• [Exercise description] The whole of the data is to be duplicated precisely.

• [Extracted material]
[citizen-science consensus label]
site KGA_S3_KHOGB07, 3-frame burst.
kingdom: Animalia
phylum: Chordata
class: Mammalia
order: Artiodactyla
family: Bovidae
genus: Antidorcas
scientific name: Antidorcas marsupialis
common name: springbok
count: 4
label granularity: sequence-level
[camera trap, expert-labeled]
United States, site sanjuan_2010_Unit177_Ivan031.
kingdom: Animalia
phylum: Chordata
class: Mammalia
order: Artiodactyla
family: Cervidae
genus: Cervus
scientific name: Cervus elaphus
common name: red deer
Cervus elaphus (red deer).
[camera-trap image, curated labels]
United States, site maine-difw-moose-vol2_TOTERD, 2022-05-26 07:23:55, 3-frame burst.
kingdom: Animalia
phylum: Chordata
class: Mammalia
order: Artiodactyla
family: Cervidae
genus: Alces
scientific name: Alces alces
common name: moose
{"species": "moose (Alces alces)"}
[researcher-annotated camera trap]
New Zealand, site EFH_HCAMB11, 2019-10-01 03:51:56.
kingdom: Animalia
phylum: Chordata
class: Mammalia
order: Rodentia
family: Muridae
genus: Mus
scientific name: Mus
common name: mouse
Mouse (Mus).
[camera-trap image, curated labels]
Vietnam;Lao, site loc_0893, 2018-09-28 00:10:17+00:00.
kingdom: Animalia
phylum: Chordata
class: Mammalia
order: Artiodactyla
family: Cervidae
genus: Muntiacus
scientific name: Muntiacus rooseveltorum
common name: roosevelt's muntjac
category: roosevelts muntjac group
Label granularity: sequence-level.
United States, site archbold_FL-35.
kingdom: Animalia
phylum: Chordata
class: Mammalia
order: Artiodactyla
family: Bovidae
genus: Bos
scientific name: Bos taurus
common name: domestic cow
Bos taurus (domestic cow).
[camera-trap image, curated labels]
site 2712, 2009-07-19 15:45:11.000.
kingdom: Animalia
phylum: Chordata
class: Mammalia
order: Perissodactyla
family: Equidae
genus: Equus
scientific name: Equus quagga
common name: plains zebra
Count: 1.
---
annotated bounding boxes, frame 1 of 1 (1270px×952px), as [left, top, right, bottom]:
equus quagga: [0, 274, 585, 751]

• [Answer to this problem]
[citizen-science consensus label]
site KGA_S3_KHOGB07, 3-frame burst.
kingdom: Animalia
phylum: Chordata
class: Mammalia
order: Artiodactyla
family: Bovidae
genus: Antidorcas
scientific name: Antidorcas marsupialis
common name: springbok
count: 4
label granularity: sequence-level
[camera trap, expert-labeled]
United States, site sanjuan_2010_Unit177_Ivan031.
kingdom: Animalia
phylum: Chordata
class: Mammalia
order: Artiodactyla
family: Cervidae
genus: Cervus
scientific name: Cervus elaphus
common name: red deer
Cervus elaphus (red deer).
[camera-trap image, curated labels]
United States, site maine-difw-moose-vol2_TOTERD, 2022-05-26 07:23:55, 3-frame burst.
kingdom: Animalia
phylum: Chordata
class: Mammalia
order: Artiodactyla
family: Cervidae
genus: Alces
scientific name: Alces alces
common name: moose
{"species": "moose (Alces alces)"}
[researcher-annotated camera trap]
New Zealand, site EFH_HCAMB11, 2019-10-01 03:51:56.
kingdom: Animalia
phylum: Chordata
class: Mammalia
order: Rodentia
family: Muridae
genus: Mus
scientific name: Mus
common name: mouse
Mouse (Mus).
[camera-trap image, curated labels]
Vietnam;Lao, site loc_0893, 2018-09-28 00:10:17+00:00.
kingdom: Animalia
phylum: Chordata
class: Mammalia
order: Artiodactyla
family: Cervidae
genus: Muntiacus
scientific name: Muntiacus rooseveltorum
common name: roosevelt's muntjac
category: roosevelts muntjac group
Label granularity: sequence-level.
United States, site archbold_FL-35.
kingdom: Animalia
phylum: Chordata
class: Mammalia
order: Artiodactyla
family: Bovidae
genus: Bos
scientific name: Bos taurus
common name: domestic cow
Bos taurus (domestic cow).
[camera-trap image, curated labels]
site 2712, 2009-07-19 15:45:11.000.
kingdom: Animalia
phylum: Chordata
class: Mammalia
order: Perissodactyla
family: Equidae
genus: Equus
scientific name: Equus quagga
common name: plains zebra
Count: 1.
---
annotated bounding boxes, frame 1 of 1 (1270px×952px), as [left, top, right, bottom]:
equus quagga: [0, 274, 585, 751]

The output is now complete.